Question

There are three identical books on English, 4 identical books on Hindi, 2 identical books on mathematics. In how many distinct ways can they be arranged on a shelf?

Answer 1

Hint:
If we have to arrange $n$ objects in $n$ places, then there can be $n!$ of arranging it. But, if there are ${n_1}$ identical objects, then we will divide by ${n_1}!$ and so on. Hence, on substituting the values, we will get the required answer.

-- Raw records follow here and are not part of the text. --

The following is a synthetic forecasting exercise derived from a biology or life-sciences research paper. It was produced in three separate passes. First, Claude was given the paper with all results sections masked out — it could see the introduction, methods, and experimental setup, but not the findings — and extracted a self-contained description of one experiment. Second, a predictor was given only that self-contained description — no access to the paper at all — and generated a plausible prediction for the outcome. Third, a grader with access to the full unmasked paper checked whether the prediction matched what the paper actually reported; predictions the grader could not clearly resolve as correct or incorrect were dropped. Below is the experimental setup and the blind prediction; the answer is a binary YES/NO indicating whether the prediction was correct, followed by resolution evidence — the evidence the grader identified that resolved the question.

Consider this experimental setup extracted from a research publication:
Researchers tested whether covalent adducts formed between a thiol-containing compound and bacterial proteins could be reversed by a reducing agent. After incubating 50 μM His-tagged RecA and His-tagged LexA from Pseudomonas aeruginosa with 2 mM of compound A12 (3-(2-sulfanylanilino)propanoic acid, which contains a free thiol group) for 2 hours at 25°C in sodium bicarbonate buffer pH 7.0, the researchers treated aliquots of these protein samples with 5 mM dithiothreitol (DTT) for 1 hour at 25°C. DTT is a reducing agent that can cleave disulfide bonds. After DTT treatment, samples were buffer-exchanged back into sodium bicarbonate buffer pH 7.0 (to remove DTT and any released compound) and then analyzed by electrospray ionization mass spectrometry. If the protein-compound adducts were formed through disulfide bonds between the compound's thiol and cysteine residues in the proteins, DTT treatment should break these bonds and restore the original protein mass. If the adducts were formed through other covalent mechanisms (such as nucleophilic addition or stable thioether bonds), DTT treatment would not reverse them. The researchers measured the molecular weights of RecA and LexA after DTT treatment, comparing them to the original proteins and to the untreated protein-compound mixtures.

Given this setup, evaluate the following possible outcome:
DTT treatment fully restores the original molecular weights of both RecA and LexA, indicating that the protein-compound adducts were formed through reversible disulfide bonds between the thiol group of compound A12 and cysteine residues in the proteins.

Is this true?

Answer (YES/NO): NO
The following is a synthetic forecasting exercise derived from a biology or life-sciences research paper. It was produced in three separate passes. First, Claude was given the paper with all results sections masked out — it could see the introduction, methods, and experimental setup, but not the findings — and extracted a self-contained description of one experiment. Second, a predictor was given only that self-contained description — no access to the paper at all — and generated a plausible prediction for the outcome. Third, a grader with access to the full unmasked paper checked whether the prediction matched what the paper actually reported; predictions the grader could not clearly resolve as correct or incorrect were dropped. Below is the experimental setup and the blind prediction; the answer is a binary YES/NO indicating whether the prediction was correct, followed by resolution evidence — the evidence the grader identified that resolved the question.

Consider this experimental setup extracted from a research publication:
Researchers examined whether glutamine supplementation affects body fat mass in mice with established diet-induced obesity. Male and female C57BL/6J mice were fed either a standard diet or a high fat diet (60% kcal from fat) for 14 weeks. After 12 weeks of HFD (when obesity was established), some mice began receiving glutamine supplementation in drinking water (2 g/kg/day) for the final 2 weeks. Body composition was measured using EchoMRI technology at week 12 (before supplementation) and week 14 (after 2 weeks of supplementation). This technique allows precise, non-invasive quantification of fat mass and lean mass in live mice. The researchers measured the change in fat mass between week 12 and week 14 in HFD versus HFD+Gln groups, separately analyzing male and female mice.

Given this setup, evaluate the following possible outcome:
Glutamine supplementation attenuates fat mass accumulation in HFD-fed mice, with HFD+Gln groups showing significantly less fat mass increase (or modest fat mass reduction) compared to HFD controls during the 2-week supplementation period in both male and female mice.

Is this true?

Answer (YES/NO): NO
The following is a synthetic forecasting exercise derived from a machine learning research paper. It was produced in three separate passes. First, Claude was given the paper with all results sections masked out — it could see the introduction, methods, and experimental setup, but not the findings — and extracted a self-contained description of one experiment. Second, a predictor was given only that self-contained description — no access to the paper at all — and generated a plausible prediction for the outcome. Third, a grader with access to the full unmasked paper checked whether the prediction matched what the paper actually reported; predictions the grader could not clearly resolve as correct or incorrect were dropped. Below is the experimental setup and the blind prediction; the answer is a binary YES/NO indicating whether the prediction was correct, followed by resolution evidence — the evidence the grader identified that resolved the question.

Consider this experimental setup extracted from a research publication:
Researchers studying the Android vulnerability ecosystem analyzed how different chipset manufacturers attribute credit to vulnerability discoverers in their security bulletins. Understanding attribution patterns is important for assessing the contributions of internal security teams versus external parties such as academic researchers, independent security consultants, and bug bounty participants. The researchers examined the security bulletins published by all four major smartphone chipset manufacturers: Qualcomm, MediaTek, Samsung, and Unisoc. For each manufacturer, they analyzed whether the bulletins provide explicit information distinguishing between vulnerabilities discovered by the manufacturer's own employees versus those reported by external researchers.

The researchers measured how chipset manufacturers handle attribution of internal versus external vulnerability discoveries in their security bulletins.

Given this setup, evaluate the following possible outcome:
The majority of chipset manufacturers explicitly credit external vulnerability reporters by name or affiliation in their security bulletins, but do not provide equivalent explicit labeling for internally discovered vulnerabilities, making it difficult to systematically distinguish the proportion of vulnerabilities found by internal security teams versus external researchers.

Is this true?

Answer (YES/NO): YES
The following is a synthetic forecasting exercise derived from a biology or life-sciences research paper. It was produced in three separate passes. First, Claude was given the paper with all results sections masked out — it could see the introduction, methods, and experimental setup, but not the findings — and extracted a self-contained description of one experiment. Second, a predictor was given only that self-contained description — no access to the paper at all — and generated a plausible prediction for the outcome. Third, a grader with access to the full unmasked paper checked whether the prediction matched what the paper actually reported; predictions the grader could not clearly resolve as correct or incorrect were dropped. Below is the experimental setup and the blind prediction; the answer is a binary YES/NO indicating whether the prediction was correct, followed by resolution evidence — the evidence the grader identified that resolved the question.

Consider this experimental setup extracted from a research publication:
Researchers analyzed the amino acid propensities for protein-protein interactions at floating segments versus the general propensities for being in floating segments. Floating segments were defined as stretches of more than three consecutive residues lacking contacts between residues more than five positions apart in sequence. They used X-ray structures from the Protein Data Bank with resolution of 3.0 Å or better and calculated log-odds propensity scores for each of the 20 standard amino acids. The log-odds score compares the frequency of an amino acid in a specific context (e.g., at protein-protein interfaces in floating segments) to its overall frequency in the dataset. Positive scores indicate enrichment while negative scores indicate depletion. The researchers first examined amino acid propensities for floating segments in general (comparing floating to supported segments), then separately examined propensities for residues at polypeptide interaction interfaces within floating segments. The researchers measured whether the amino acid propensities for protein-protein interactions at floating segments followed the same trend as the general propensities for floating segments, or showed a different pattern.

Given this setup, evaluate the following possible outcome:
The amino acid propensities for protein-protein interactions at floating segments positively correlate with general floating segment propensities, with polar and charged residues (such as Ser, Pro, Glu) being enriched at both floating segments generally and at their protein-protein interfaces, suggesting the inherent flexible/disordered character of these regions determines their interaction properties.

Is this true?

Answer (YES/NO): NO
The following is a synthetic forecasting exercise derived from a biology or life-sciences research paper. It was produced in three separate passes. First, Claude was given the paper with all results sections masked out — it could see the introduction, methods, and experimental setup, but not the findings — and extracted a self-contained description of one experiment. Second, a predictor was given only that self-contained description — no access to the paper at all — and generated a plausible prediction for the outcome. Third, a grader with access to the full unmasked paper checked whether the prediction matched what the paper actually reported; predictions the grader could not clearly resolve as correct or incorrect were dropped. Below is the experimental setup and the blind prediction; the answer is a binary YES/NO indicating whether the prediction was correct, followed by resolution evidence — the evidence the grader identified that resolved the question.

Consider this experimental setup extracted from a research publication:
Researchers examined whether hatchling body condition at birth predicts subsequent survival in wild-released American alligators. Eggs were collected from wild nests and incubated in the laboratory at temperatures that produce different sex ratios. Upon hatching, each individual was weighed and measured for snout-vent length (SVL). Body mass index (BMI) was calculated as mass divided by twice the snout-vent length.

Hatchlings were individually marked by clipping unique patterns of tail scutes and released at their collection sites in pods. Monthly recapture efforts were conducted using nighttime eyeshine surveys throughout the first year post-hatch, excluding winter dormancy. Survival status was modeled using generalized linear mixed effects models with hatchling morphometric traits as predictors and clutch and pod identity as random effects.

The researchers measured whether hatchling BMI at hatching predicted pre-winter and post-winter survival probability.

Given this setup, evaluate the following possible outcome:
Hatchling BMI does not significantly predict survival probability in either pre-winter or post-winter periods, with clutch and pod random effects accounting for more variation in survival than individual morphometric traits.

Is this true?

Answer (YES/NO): NO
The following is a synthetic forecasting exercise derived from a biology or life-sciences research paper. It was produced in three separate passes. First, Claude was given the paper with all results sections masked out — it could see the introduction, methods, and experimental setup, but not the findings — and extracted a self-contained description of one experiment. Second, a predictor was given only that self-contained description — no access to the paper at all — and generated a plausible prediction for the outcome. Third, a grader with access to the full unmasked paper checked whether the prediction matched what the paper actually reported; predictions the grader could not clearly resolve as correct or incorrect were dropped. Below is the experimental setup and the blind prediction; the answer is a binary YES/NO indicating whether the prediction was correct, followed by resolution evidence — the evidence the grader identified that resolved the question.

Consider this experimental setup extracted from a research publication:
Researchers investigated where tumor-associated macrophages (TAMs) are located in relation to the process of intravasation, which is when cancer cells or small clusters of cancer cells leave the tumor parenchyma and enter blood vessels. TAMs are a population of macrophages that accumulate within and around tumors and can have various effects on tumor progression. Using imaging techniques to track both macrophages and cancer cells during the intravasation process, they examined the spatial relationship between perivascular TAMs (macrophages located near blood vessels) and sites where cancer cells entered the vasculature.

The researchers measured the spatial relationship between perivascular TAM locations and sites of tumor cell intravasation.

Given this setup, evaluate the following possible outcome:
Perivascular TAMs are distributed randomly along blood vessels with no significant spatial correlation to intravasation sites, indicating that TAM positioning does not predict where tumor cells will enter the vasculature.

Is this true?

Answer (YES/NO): NO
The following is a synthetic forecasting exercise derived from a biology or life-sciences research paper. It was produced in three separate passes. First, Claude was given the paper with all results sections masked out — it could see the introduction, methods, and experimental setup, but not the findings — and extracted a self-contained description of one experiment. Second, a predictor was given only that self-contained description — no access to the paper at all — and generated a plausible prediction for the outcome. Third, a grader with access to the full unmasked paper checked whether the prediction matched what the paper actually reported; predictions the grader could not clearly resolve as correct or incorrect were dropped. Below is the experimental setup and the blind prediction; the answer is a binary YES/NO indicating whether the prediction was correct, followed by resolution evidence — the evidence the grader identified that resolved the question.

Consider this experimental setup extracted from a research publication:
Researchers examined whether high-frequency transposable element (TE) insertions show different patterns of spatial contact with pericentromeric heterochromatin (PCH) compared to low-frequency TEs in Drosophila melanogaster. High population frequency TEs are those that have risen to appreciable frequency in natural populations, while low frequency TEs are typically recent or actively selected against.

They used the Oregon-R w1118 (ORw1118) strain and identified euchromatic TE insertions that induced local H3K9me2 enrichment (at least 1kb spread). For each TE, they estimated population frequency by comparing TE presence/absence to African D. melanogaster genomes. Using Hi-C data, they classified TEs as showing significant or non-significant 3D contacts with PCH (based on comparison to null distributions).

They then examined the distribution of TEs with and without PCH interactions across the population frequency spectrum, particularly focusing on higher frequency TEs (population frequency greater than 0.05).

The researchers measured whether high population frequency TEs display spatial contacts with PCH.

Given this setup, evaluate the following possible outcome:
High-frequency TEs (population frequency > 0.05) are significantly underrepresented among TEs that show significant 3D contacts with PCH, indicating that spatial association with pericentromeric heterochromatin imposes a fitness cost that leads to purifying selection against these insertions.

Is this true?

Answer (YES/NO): YES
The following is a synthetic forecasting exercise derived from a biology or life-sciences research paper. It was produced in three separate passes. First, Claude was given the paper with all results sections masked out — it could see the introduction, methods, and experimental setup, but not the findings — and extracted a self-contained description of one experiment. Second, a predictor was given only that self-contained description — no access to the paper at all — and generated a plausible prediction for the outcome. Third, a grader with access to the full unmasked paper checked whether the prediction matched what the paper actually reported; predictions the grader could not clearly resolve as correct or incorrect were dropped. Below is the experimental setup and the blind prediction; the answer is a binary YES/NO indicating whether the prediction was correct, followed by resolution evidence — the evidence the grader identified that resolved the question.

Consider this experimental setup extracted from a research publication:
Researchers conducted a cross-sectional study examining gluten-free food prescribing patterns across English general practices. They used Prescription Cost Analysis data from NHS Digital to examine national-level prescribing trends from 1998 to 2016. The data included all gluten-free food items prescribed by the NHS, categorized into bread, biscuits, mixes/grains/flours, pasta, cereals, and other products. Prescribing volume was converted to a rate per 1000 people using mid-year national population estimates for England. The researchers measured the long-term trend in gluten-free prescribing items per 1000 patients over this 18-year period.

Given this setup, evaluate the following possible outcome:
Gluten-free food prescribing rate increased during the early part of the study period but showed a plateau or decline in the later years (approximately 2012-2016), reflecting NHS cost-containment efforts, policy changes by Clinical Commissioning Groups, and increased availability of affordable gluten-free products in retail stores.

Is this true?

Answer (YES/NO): NO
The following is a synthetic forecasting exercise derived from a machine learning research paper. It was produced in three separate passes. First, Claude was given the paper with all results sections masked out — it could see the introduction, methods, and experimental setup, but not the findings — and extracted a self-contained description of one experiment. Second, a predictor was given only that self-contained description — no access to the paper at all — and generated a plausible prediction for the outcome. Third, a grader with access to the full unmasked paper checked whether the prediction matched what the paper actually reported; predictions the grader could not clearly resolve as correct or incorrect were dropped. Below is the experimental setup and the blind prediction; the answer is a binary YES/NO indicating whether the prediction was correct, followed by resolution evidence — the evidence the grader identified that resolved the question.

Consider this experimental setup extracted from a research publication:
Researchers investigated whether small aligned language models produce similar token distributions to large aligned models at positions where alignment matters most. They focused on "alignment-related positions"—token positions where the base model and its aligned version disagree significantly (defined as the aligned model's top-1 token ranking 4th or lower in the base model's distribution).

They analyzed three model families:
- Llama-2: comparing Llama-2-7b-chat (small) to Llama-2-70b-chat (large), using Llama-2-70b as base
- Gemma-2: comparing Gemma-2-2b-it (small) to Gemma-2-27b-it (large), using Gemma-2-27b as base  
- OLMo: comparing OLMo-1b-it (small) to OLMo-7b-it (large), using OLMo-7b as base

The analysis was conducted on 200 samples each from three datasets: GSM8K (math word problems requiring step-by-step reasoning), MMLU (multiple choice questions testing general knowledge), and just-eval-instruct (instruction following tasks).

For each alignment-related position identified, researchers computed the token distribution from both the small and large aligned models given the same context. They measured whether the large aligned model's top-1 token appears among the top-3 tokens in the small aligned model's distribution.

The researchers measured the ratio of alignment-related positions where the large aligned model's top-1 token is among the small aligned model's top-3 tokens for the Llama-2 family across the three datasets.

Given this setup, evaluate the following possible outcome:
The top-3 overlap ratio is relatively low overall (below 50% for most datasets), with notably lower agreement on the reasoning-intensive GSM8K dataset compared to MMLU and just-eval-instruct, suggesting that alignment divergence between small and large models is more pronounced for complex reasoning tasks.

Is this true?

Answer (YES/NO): NO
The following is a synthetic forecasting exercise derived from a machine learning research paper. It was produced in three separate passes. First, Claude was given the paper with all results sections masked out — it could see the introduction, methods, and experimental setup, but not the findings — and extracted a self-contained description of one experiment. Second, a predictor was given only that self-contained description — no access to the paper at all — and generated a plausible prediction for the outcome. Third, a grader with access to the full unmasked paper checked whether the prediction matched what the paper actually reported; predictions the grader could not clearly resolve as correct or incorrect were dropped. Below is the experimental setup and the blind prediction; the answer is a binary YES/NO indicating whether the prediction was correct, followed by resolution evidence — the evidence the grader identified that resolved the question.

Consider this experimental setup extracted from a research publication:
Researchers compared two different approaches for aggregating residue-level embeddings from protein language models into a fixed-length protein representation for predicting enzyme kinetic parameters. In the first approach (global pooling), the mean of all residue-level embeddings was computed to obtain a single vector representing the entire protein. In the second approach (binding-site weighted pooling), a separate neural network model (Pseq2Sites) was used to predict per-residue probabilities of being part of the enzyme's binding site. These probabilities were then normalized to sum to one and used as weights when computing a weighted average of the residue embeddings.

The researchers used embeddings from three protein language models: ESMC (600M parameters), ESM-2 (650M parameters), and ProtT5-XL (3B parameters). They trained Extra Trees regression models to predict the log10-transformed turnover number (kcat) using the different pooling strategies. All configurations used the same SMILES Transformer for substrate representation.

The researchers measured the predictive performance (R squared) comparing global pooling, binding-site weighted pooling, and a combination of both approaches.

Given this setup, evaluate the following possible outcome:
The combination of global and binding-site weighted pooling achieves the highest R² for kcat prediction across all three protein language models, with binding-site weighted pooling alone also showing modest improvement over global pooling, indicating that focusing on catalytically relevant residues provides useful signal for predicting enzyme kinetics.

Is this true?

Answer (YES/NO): YES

Complete step by step solution:
We are given that there are 3 three identical books on English, 4 identical books on Hindi, 2 identical books on mathematics.
This means we have a total $3 + 4 + 2 = 9$ books on the shelf.
We know that if we have to arrange $n$ objects in $n$ places, then there can be $n!$ of arranging it.
But, we will also divide the above number by the ${n_1}!$, where ${n_1}$ identical objects are there.
Here, there are 3 types of books which are identical, then the number of ways are,
$\dfrac{{n!}}{{{n_1}!{n_2}!{n_3}!}}$, where $n$ is the total books, ${n_1}$ is the number of English books, ${n_2}$ is the number of Hindi and ${n_3}$ is the number of Mathematics books.
Therefore, the total number of ways are,
 $\dfrac{{9!}}{{3!4!2!}} = \dfrac{{9 \times 8 \times 7 \times 6 \times 5 \times 4!}}{{3 \times 2 \times 1 \times 4! \times 2 \times 1}} = 1260$

Hence, the number of ways of arranging books on shelf is 1260.

Note:
Since, the order of the books matters, we cannot use combinations. We have used the concept of permutation in this question when certain objects are repeated. Also, one must know that $n! = n.\left( {n - 1} \right).\left( {n - 2} \right).....3.2.1$ to simplify the question.